### Article
▶

Il est 8h du matin, une fraîche brise matinale vient caresser les cimes enneigées de Tizguine. Il fait bon! Le petit village se réveille à peine alors que plus loin dans la vallée les mains travailleuses se sont activées dès les premiers rayons de soleil.
Ici, à seulement 68 kilomètres de Marrakech, le dépaysement est total. Le temps semble s’être arrêté pour faire barrière au tumulte de la ville. Et les petits sentiers sinueux invitent à s’aventurer plus loin dans la vallée là où tout est authentique.
Un monde, coupé du monde…
En marchant à travers les allées, c’est la montagne qui se dresse en arrière-plan. Le paysage est à couper le souffle. Et très vite, les bâtiments du village cèdent la place aux oliviers. Les arbres semblent danser au gré du vent. Et c’est là, au milieu de ces pousses de menthe, que nous rencontrons Mouhmad Oubihi. Le vieil homme nous accueille avec un sourire curieux. Et très vite, à peine les premières formules de politesse échangées, il nous invite à partager son thé aromatisé de la menthe fraîchement cueillie.
Et au fil de la discussion, Ahmed nous fait découvrir son monde. Un monde d’agriculture figée dans le temps qui, d’une génération à l’autre, est restée stérile à toute forme de modernité ou d’évolution. «Ici on ne cultive pas la terre pour devenir riche, la terre est pour nous le seul moyen de se nourrir, alors nous ne semons que ce que nous mangeons», explique Mouhmad. Et de poursuivre, «Nos ancêtres on vécu sur ces terres et nous ont légué un trésor que nous nous devons de respecter. C’est pour cela que nous n’utilisons aucune forme de pesticide ou d’engrais qui ne soit pas naturel».
Cultiver la terre dans le respect de la terre….
C’est incroyable et impensable à notre échelle! Comment, dans notre Maroc de 2016, peut-on encore imaginer qu’il y a encore des gens qui sèment et récoltent uniquement pour manger! «Notre cycle est simple, selon les périodes, nous semons les fruits et légumes adaptés et nous ne mangeons donc que des produits de saison. En contrepartie nous gardons toujours des semences de la saison précédente pour reprendre un nouveau cycle», explique Mouhmad. Et de poursuivre : «Très souvent nous sommes approchés par des agents du gouvernement qui nous proposent des aides ou des semences subventionnées de meilleure qualité que ce que nous avons, mais notre terre ne prend que son propre fruit.

◀

Enregistrements de données:
▶

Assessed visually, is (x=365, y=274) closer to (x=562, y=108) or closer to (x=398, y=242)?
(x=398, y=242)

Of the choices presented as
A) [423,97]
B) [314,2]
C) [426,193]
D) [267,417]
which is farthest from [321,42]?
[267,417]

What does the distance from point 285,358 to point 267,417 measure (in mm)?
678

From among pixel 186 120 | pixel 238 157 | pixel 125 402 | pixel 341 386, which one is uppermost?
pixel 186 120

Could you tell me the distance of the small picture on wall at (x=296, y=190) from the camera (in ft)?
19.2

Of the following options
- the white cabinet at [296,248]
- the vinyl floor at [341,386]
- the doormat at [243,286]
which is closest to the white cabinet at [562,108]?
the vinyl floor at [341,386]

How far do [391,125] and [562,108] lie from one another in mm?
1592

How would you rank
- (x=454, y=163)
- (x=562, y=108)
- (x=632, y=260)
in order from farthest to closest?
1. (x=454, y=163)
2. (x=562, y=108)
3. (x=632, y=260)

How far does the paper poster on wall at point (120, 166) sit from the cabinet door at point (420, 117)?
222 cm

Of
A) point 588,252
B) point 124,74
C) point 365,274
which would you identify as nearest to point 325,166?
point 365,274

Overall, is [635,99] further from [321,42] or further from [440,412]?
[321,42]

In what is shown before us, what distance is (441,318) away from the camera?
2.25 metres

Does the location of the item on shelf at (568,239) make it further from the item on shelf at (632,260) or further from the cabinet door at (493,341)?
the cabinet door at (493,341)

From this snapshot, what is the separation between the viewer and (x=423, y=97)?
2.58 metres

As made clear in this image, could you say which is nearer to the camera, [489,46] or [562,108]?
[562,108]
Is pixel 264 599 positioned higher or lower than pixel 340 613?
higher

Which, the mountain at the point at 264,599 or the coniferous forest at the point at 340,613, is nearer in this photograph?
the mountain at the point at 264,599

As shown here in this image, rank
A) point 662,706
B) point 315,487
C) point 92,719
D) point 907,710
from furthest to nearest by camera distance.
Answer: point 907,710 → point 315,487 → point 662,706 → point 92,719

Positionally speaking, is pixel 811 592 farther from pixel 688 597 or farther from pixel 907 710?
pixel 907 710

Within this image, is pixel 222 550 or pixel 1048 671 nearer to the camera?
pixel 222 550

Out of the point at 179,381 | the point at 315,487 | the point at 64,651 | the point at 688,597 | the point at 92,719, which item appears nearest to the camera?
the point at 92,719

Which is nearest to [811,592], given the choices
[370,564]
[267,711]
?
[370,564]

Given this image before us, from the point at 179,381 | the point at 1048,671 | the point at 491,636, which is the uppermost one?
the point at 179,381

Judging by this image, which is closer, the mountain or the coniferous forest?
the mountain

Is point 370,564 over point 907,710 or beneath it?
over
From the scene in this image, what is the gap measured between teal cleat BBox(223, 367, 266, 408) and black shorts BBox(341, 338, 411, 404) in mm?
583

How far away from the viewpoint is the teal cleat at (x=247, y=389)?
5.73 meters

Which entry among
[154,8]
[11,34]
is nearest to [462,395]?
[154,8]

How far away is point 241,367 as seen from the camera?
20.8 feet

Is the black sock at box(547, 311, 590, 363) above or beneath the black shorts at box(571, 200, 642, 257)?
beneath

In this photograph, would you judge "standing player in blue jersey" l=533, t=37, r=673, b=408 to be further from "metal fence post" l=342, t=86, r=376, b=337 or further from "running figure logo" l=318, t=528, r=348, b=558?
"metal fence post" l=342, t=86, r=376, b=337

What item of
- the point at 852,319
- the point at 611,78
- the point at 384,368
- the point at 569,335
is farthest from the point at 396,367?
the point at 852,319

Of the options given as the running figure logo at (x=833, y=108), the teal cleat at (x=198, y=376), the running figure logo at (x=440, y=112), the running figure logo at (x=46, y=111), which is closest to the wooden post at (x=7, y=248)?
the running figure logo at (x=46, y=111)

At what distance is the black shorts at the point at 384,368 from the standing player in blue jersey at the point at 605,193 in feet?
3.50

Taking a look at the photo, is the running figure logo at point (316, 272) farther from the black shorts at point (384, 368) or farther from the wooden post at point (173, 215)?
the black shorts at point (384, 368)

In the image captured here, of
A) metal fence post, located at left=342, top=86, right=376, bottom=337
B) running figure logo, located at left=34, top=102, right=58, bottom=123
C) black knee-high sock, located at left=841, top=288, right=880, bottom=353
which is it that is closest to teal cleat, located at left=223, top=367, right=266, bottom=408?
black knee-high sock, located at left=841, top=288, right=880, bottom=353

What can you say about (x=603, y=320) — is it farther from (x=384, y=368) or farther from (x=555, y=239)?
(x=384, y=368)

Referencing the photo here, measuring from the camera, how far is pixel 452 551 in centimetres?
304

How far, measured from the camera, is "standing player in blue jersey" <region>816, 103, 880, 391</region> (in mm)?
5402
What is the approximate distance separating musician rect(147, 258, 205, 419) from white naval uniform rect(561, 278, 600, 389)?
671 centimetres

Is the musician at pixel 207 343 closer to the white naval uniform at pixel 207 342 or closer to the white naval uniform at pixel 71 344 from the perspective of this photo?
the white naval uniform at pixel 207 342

◀

### Consignes
a. Expliquez en une à trois phrases pourquoi, d'après l'article sur Tizguine, Mouhmad Oubihi et les siens n'emploient aucun pesticide ni engrais qui ne soit pas naturel.
b. Prolongez l'article sur le village de Tizguine à partir de sa dernière phrase.
La liste n'est pas nécessaire pour cet exercice.

### Réponses
a. Leurs ancêtres ont vécu sur ces terres et leur ont légué un trésor qu'ils se doivent de respecter. C'est pour cela qu'ils n'utilisent aucune forme de pesticide ou d'engrais qui ne soit pas naturel.

b.
C’est ainsi et ça ne changera pas!». Ici, les habitudes sont sacrées. Tous les systèmes, rapports humains, hiérarchies, ont été décidés par les ancêtres. Tout, jusqu’au système de gestion de l’eau.
De l’eau pour moi et de l’eau pour tous….
Le model de gestion de la ressource hydrique est assez particulier à Tizguine. L’eau est un patrimoine transmis de père en fils.
Ainsi, tout le village récolte l’eau de pluie et celle qui coule des sources venues des montagnes dans une espèce de bassin à ciel ouvert. Ensuite, un système d’aqueducs assez complexe permet au «amazzal» (celui qui fait courir l’eau) de distribuer selon un calcul ancestral les heures d’irrigation alloué à chaque parcelle.
«Amazzal connaît tout le monde et arrive à gérer les heures d’irrigation selon les parts de chacun. Mes frères et moi avons droit, par exemple, à une demi-journée d’eau tous les deux jours et c’est lui qui nous les attribue en bloquant ou ouvrant les canaux qui mènent à nos terres», nous explique Mouhmad Oubihi. De la sorte, les petits agriculteurs du village arrivent à faire face aux saisons de sècheresse et assurent leur approvisionnement continu en eau d’arrosage.
L’élevage de poules, une affaire d’«éleveuses»…
A Tizguine, l’élevage n’est pas le fort des locaux. Le bétail se résume à quelques rares têtes d’ovins, deux ou trois vaches et quelques poules par foyer.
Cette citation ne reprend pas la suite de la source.